Figures from the International Society of Aesthetic Plastic Surgery showed there were more than 36,000 buttock implants procedures performed globally in 2017.

Surgeons at the University of Southern California now report the first case of ALCL that has been tied to buttock implants.

Anaplastic Large Cell Lymphoma

Joseph Carey, assistant professor of clinical surgery at the Keck School of Medicine of USC, and colleagues linked a 49-year-old woman's buttocks implants to ACLC.

ALCL is an aggressive form of non-Hodgkin lymphoma, a white blood cell cancer that usually affects older adults and tends to occur more often in men than in women.

In recent years, the U.S. Food and Drug Administration has identified more than 450 cases of cancer linked to breast implants. The FDA said that most of the cases occurred among women with textured breast implants.

In the report published in the Aesthetic Surgery Journal on Feb. 15, the gluteal textured implant is being tied to this condition.

Gluteal Implant-Associated ALCL

The patient in the case report had gluteal textured implants about a year before she was diagnosed with cancer.
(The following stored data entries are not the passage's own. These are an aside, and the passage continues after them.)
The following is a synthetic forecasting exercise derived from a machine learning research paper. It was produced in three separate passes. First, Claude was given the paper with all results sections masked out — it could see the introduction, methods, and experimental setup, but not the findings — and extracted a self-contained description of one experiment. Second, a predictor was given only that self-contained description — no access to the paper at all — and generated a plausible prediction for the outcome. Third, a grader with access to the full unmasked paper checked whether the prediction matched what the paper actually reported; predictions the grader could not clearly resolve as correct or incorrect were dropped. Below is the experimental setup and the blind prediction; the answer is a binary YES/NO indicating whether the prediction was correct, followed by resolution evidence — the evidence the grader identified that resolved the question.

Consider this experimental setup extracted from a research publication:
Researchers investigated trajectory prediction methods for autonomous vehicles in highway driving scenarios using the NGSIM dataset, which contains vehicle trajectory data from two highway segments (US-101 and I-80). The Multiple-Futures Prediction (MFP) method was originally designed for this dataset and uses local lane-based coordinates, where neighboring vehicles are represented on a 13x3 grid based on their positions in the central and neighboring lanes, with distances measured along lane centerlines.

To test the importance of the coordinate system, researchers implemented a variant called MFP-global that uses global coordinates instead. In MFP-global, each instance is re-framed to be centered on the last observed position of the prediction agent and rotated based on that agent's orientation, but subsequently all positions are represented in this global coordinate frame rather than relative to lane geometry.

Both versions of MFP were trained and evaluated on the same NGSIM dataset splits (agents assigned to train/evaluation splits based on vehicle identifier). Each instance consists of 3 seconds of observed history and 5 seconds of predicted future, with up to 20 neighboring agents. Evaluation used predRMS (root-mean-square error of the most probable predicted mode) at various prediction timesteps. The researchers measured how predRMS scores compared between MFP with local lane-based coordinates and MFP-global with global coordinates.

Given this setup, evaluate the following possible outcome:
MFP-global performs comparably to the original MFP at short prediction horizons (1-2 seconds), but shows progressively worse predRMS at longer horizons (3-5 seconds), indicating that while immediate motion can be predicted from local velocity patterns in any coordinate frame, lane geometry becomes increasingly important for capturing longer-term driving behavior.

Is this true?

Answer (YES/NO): NO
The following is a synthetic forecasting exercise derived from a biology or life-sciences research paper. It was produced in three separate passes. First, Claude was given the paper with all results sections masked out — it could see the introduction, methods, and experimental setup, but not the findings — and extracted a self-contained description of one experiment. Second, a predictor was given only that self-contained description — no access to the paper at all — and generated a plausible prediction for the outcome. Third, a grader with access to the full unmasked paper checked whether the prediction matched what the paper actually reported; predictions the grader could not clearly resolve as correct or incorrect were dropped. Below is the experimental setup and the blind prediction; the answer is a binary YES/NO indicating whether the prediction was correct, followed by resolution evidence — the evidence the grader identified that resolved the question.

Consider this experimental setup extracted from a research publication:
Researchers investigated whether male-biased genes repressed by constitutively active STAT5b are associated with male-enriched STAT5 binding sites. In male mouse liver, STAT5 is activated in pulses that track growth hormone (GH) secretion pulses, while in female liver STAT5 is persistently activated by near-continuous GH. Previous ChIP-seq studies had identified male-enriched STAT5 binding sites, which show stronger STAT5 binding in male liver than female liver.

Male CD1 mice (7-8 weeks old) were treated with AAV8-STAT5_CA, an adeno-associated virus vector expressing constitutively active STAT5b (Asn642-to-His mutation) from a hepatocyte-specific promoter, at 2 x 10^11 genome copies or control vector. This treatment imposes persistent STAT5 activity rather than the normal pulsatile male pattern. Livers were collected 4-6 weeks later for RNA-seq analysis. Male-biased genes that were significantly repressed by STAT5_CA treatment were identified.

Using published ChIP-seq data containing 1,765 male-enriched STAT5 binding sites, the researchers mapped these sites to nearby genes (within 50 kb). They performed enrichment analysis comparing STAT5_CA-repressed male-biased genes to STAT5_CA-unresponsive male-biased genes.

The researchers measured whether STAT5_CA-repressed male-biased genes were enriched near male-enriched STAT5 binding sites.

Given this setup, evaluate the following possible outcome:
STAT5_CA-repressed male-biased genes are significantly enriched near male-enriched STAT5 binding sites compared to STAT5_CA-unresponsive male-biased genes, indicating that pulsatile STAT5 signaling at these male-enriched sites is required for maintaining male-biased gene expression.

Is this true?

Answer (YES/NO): NO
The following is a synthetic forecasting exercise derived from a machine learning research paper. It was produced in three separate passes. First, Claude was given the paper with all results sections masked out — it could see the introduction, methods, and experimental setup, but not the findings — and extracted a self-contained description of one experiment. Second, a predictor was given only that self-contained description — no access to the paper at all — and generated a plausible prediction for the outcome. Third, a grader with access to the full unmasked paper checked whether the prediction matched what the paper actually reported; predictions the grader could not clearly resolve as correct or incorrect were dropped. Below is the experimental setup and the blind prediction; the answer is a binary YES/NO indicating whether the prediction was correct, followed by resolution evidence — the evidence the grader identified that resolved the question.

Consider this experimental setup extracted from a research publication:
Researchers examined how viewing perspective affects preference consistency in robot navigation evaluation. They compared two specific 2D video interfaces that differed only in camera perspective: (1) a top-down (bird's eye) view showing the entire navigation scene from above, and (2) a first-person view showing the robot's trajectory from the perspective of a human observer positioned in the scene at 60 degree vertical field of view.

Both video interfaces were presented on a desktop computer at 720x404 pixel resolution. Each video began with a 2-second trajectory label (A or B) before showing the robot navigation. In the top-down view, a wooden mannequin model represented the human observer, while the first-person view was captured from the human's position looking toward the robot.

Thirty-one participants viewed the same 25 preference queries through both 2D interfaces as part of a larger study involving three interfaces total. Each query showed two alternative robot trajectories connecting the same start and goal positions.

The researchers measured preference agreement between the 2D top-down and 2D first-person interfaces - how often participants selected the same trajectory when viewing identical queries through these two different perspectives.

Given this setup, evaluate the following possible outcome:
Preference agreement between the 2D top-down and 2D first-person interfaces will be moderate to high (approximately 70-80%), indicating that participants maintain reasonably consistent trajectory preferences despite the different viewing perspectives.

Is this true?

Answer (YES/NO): NO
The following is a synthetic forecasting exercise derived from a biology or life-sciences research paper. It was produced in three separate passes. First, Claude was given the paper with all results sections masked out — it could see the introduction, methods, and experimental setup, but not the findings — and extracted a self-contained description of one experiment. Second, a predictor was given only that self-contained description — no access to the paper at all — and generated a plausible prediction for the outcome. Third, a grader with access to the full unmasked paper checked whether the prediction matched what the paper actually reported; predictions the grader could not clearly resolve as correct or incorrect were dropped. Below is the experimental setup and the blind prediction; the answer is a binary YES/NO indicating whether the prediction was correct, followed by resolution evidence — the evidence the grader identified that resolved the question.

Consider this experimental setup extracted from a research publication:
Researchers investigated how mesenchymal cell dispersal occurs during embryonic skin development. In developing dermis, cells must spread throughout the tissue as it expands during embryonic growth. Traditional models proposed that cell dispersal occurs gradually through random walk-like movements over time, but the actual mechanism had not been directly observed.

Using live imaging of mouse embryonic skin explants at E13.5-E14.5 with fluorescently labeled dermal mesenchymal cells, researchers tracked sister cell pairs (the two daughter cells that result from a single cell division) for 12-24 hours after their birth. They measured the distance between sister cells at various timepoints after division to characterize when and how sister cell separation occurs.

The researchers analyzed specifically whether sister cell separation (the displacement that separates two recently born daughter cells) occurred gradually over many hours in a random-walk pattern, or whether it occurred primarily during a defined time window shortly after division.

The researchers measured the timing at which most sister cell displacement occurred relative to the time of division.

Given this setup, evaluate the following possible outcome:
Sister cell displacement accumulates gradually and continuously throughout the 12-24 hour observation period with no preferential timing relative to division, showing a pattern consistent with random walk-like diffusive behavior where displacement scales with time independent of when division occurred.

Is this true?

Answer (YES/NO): NO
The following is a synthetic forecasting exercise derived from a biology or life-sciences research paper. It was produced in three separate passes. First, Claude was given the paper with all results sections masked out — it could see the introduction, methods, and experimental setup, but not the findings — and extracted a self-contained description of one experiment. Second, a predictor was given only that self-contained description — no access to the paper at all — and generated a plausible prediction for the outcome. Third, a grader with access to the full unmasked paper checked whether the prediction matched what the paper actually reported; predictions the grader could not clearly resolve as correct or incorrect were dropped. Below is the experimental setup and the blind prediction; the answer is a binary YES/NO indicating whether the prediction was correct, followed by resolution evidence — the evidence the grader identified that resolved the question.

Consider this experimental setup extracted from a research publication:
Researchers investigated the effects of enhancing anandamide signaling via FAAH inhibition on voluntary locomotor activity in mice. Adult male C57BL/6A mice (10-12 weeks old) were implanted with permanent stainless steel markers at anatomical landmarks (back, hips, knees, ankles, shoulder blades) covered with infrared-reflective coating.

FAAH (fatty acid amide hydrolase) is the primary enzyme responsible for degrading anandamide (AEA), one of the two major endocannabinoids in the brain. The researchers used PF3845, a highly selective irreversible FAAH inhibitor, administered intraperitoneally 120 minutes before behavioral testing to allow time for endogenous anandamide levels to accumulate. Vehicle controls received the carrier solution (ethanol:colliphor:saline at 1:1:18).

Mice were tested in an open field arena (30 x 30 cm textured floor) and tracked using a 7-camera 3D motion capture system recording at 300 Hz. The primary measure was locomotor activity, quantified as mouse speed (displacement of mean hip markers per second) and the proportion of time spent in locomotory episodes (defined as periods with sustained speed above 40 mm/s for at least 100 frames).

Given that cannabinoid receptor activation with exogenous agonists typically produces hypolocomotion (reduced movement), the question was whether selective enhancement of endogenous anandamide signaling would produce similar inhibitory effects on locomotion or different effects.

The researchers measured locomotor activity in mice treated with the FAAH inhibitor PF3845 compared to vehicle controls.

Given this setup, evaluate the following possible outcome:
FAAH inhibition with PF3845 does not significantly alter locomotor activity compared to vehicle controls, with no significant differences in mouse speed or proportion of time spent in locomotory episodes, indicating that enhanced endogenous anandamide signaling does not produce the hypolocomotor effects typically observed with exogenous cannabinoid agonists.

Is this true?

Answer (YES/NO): NO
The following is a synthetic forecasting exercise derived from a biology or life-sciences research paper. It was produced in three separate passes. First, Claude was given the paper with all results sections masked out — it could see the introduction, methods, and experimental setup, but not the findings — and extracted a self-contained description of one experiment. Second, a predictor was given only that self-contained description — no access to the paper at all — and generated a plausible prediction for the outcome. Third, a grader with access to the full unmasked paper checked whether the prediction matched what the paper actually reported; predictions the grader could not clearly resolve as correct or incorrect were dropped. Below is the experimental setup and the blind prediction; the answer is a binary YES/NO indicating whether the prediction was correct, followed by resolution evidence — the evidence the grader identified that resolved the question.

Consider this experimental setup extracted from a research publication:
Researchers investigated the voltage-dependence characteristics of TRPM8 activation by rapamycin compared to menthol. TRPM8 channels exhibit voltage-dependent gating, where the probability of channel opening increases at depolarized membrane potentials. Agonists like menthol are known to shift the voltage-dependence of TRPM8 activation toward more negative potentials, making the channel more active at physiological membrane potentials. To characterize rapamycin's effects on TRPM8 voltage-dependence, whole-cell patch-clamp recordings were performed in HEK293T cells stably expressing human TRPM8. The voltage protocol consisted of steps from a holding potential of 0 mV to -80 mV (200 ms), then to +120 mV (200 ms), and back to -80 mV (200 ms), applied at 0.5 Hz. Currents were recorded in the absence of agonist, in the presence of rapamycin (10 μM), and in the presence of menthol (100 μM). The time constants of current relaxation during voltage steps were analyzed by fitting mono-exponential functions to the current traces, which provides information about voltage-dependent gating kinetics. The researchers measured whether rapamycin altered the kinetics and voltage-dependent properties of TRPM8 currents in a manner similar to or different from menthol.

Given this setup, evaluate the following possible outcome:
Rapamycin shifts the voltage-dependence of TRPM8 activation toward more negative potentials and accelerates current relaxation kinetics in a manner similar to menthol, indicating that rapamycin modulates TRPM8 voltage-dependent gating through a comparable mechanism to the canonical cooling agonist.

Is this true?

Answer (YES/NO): NO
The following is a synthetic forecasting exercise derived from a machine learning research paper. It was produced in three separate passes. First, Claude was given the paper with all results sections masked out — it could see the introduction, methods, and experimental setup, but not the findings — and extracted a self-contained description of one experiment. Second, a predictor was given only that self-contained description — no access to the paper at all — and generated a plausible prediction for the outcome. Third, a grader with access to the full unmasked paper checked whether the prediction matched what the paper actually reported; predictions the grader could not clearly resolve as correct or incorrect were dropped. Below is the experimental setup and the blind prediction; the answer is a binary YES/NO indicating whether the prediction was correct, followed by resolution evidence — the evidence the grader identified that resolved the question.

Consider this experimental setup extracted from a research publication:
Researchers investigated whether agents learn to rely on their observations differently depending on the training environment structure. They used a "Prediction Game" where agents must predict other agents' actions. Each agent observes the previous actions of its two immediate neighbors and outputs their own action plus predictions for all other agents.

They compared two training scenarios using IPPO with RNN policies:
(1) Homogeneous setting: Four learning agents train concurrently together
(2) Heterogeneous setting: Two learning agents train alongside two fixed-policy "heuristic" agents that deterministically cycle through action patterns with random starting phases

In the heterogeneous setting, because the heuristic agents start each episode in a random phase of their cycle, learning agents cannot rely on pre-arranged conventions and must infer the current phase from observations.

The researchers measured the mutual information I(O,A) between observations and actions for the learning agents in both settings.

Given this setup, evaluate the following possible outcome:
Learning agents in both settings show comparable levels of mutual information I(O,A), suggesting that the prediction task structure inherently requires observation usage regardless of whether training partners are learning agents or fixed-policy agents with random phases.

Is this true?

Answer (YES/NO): NO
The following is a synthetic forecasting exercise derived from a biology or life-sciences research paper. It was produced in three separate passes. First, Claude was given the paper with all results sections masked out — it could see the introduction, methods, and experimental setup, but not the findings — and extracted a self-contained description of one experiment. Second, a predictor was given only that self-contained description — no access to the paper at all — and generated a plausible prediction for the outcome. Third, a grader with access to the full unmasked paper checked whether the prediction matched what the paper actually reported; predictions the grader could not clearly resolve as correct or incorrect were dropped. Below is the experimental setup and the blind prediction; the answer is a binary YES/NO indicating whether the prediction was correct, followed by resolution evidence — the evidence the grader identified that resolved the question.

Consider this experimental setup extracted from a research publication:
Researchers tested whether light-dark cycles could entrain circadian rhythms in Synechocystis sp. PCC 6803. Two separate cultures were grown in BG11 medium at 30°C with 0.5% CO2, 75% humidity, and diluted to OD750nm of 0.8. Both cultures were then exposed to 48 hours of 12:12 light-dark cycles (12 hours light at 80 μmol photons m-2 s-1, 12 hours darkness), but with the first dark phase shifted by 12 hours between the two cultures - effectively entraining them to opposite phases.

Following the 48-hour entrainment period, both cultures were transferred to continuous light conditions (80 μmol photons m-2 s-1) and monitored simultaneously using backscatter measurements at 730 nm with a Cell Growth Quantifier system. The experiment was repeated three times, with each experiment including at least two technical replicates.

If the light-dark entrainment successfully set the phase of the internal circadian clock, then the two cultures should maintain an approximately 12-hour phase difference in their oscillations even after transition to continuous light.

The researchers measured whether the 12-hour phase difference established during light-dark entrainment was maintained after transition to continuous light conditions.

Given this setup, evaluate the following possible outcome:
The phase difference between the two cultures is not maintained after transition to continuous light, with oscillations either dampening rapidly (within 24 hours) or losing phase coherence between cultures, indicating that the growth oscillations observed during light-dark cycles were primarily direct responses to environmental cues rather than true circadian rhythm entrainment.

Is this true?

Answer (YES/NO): NO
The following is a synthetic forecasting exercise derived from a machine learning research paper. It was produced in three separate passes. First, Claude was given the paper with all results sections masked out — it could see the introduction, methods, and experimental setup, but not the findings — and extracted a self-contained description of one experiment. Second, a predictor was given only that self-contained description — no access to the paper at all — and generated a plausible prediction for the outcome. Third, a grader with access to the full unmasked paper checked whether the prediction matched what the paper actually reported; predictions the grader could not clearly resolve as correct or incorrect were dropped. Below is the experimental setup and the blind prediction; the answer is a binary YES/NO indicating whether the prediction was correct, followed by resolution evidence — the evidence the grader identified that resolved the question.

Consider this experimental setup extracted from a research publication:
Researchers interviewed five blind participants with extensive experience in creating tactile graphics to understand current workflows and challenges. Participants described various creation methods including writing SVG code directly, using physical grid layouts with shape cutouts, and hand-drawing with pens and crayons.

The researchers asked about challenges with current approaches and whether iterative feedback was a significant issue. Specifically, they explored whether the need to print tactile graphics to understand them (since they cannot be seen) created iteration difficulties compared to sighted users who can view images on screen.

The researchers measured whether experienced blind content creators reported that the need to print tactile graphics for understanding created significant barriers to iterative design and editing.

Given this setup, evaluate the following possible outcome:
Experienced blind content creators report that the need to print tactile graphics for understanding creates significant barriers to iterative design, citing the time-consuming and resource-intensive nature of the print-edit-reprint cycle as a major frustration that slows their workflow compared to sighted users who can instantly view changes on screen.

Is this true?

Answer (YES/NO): YES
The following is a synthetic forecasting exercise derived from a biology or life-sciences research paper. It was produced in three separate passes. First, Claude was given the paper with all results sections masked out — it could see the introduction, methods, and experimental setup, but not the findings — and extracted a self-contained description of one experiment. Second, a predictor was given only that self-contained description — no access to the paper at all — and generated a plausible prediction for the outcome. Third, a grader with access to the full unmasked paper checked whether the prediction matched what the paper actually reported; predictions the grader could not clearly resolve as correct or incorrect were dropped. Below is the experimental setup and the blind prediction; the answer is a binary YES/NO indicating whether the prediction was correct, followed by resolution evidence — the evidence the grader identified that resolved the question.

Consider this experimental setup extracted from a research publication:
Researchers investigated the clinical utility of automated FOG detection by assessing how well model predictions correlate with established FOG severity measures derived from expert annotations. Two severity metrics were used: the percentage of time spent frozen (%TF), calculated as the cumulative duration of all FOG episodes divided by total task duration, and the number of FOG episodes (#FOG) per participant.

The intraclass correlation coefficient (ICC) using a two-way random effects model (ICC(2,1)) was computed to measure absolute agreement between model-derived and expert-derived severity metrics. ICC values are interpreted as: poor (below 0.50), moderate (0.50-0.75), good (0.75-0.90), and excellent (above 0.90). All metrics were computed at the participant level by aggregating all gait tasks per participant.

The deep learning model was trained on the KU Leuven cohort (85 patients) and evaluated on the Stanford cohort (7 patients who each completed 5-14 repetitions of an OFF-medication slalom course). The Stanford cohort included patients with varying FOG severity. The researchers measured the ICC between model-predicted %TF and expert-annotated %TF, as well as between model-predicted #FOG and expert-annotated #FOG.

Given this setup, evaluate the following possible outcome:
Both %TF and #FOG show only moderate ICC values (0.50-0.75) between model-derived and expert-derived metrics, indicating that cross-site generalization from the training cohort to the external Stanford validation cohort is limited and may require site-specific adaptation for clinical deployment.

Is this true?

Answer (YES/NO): YES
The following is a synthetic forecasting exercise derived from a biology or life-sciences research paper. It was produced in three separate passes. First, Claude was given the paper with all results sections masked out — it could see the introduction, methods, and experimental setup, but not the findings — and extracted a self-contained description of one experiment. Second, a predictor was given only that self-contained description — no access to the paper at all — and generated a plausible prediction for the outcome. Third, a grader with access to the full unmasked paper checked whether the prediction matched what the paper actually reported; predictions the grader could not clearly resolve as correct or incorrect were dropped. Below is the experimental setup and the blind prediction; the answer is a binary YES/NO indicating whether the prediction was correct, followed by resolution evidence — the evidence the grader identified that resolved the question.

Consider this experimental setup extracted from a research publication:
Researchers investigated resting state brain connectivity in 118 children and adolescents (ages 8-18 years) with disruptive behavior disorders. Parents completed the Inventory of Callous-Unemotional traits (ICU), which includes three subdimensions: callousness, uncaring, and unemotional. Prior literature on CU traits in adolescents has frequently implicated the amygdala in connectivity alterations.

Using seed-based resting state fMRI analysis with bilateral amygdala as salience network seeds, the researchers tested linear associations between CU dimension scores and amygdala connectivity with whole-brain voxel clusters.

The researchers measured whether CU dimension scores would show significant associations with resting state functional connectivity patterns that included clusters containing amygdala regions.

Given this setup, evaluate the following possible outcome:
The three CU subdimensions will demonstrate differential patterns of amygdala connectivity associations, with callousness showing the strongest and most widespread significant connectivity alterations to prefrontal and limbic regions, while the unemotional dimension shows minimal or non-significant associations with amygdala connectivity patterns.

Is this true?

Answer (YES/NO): NO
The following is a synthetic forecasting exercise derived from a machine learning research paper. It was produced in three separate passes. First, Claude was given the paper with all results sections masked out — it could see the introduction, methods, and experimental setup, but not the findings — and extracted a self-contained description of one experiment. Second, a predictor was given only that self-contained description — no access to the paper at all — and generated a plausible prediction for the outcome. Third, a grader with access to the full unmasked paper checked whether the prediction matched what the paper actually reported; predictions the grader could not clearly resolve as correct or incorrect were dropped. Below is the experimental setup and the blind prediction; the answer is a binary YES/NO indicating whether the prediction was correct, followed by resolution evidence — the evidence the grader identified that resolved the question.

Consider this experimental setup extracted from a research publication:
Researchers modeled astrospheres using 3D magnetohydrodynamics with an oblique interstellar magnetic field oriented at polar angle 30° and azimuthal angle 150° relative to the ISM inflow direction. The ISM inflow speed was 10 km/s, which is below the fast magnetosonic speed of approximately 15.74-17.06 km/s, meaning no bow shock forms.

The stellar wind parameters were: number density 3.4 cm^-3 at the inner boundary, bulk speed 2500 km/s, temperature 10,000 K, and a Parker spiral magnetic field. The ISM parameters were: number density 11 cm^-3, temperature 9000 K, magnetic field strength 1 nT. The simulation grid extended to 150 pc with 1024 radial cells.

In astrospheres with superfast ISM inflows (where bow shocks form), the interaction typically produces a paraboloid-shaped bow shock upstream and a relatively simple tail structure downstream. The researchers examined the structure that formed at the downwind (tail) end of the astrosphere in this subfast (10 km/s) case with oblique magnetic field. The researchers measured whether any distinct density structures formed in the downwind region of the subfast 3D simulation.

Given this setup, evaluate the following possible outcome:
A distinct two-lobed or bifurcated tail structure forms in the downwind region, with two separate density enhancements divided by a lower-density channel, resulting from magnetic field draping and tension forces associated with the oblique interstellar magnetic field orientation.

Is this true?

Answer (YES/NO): NO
Doctors found she had an ulceration on the skin around her implants. Imaging tests also showed fluids around the implants.

Cancer eventually spread to other organs of the woman's body and she eventually died despite aggressive chemotherapy.

"Her condition deteriorated before explanation could be performed. Biopsy of a left lung mass demonstrated "hallmark" cells of ALCL ("horseshoe"-shaped nuclei). The diagnosis was verified by immunohistochemical testing that revealed expression of CD30, CD4, CD43, BCL6, Perforin, and Ki67 in a population of abnormal cells," Carey and colleagues reported.

The authors said the case report aims to demonstrate that individuals who undergo implantation of textured silicone implants are at risk of developing ALCL. The report also provides evidence for possible new diagnoses of gluteal implant-associated ALCL.